Housing Minister Gavin Barwell said that the measures will affect England only and will heighten councils’ ability to solve the issue. This in turn will bring an end to rogue landlords ‘ability to exploit tenants and charge them high rents for poor conditions.
Plans outlined today will see landlords letting properties to five or more people from two or more households would have to be licenced. In addition, they would have to provide a room of a minimum size of 6.52 square metres, thus closing a loophole allowing some rogues to rent rooms much too small for an adult.
Mr Barwell said: ‘These measures will give councils the powers they need to tackle poor quality rental homes in their area. By driving out rogue landlords that flout the rules out of business, we are raising standards and giving tenants the protection they need.’

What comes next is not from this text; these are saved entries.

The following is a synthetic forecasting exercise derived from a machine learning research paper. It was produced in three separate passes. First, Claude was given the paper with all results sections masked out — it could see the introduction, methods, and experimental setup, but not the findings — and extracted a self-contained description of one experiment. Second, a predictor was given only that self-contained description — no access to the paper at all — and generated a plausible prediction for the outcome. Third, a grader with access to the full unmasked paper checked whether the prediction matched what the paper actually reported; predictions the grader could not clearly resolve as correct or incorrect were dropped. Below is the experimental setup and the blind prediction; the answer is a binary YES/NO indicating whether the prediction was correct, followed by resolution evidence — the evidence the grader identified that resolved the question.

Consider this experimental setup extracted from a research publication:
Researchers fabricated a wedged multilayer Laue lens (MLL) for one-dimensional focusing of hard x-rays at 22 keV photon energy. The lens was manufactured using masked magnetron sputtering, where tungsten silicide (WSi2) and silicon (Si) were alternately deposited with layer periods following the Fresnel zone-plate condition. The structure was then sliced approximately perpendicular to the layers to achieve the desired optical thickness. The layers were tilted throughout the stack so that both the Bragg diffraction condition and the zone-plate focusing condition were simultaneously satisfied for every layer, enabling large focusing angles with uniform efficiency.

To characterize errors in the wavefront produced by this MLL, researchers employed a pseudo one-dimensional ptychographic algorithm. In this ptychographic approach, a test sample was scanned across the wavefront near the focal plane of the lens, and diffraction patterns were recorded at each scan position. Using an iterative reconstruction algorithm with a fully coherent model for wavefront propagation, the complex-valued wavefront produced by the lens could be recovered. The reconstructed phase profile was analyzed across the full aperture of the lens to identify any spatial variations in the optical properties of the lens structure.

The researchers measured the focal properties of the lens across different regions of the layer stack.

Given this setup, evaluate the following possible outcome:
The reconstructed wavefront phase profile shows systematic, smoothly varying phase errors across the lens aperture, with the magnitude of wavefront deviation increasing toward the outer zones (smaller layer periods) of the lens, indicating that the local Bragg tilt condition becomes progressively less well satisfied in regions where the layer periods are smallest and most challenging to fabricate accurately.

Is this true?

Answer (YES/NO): NO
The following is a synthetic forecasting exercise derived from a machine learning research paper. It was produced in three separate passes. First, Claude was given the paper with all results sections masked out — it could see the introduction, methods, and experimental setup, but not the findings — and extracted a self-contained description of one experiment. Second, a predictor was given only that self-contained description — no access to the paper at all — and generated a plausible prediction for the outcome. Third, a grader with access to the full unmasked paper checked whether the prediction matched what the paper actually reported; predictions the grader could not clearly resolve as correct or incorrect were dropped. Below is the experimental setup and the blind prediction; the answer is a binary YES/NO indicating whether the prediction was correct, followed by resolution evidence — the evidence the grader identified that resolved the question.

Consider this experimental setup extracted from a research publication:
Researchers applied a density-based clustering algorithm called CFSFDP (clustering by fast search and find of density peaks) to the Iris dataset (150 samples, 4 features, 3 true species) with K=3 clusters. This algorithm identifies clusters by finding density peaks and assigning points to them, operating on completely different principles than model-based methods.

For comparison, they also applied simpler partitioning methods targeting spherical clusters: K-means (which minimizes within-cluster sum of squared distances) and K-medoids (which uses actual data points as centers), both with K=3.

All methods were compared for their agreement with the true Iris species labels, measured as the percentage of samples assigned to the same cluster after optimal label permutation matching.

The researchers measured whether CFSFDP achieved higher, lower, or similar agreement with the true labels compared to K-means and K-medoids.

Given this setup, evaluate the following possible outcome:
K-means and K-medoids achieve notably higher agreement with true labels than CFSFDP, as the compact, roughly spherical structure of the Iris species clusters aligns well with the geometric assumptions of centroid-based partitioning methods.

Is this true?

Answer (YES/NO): NO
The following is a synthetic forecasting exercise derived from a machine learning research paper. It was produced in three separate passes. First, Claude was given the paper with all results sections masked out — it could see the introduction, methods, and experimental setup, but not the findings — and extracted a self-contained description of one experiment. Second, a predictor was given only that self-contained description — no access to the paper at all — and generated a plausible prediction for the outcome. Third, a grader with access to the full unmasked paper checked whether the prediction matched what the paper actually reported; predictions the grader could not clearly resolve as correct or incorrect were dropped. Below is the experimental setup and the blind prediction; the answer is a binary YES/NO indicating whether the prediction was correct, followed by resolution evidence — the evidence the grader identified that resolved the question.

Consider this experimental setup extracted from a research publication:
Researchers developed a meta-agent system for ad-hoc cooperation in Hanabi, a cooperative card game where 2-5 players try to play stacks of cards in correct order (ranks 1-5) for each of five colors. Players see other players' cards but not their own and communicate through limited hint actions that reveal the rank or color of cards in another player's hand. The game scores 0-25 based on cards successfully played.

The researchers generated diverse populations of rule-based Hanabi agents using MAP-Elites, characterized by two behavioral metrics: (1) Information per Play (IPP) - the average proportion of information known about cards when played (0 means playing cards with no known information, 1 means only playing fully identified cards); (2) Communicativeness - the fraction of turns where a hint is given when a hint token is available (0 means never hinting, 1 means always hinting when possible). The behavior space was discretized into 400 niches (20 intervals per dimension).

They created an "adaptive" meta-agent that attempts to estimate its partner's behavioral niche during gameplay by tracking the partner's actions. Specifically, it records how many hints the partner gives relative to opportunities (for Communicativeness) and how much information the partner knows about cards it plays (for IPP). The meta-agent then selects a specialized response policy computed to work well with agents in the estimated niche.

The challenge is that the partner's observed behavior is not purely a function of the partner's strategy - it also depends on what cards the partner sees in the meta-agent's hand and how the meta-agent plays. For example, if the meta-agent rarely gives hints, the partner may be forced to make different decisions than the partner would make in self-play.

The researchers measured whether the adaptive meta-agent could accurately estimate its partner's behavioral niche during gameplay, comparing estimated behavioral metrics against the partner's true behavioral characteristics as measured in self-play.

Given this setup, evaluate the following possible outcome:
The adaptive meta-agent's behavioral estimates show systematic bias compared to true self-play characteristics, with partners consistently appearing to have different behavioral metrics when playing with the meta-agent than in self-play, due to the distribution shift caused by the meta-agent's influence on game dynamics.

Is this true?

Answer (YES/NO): YES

Other measures to help councils raise standards in multiple occupancy lets include ensuring mandatory rules apply to all shared properties with five or more people from two or more households. Additionally, this would apply to flats above and below shops and other business premises.
At present, licensing only comes into force for homes with three or more floors and does not apply to homes attached to businesses unless they are in a three-story property.
Landlords facing minimum room size licensing scheme
Under these proposals, landlords of shared properties will be permitted to provide sufficient storage and disposal of rubbish and pass a fit a proper person test. Criminal record checks will be carried out.
If a landlord fails to obtain a licence they will be liable to pay an unlimited fine. Mr Barwell believes these measures will complement other Government efforts to seek out unscrupulous landlords.
Already, £5m of Government funding to 48 councils has brought about a big increase in the number of homes checked in the last quarter. In early 2016, in excess of 33,000 homes were inspected. Around 2,800 rogues are facing prosecuting as a result of these checks.